- Task requirements -
1. List the four companies whose ratings Standard & Poor's affirmed, as named in the rating announcement.
2. Please return everything in the rating announcement from "NEW YORK, Feb." down to "negative from stable.", unchanged.

- Text passage -
:::::

NEW YORK, Feb. 7 /PRNewswire/ -- Standard & Poor's today affirmed its
double-'A'-minus counterparty credit and financial strength ratings on
Wellmark Inc. (doing business as Wellmark Blue Cross and Blue Shield of Iowa),
Wellmark of South Dakota Inc. (doing business as Blue Cross and Blue Shield of
South Dakota), Wellmark Community Insurance Inc., and Wellmark Health Plan of
Iowa Inc. At the same time, Standard & Poor's revised its outlook on these
companies (collectively referred to as Wellmark) to negative from stable.
These rating actions are based on the increased volatility of Wellmark's
capital base because of a higher level of investments in unaffiliated equities
as well as Standard & Poor's recent revision of its outlook on the overall
U.S. health insurance industry to negative. These industry challenges have
increased the importance of capital and stability of capital and have created
additional challenges to earnings.
Major Rating Factors:
-- Wellmark realigned its investment portfolio in 2001 by significantly
increasing the level of unaffiliated equity investments. The increased
capital charge associated with equity investments, coupled with strong
premium growth, contributed to the decline in the capital adequacy
ratio to about 200%. Although this level is still extremely strong, it
is not as strong as the company's levels in prior periods. With equity
investments constituting about 35% of cash and invested assets and
about 75% of capital, capital adequacy is exposed to greater
volatility.
-- Wellmark's earnings profile is good, with an estimated Standard &
Poor's year-end 2001 earnings adequacy ratio of about 120%. This ratio
is an improvement over the year-end 2000 ratio of 93% but is not at a
level consistent with the current rating level. Pretax GAAP income for
the first nine months of 2001 was $28 million. Standard & Poor's
expects Wellmark's full-year earnings to be about $34 million, which is
below Standard & Poor's expectations.

:::::

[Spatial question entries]
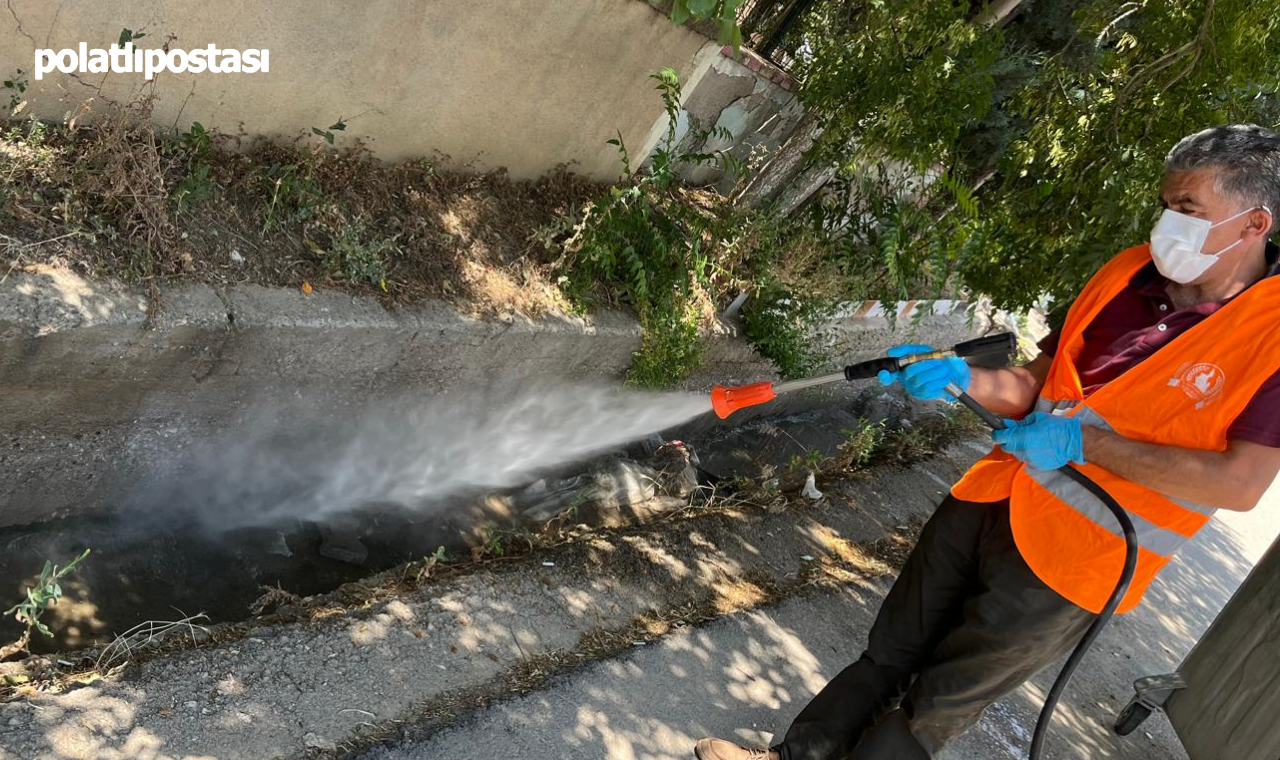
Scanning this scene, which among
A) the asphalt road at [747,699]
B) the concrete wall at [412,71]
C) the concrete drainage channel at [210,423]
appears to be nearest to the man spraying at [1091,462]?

:::::

- Answers to the problems -
1.
Wellmark Inc. (doing business as Wellmark Blue Cross and Blue Shield of Iowa)
Wellmark of South Dakota Inc. (doing business as Blue Cross and Blue Shield of South Dakota)
Wellmark Community Insurance Inc.
Wellmark Health Plan of Iowa Inc.

2.
NEW YORK, Feb. 7 /PRNewswire/ -- Standard & Poor's today affirmed its
double-'A'-minus counterparty credit and financial strength ratings on
Wellmark Inc. (doing business as Wellmark Blue Cross and Blue Shield of Iowa),
Wellmark of South Dakota Inc. (doing business as Blue Cross and Blue Shield of
South Dakota), Wellmark Community Insurance Inc., and Wellmark Health Plan of
Iowa Inc. At the same time, Standard & Poor's revised its outlook on these
companies (collectively referred to as Wellmark) to negative from stable.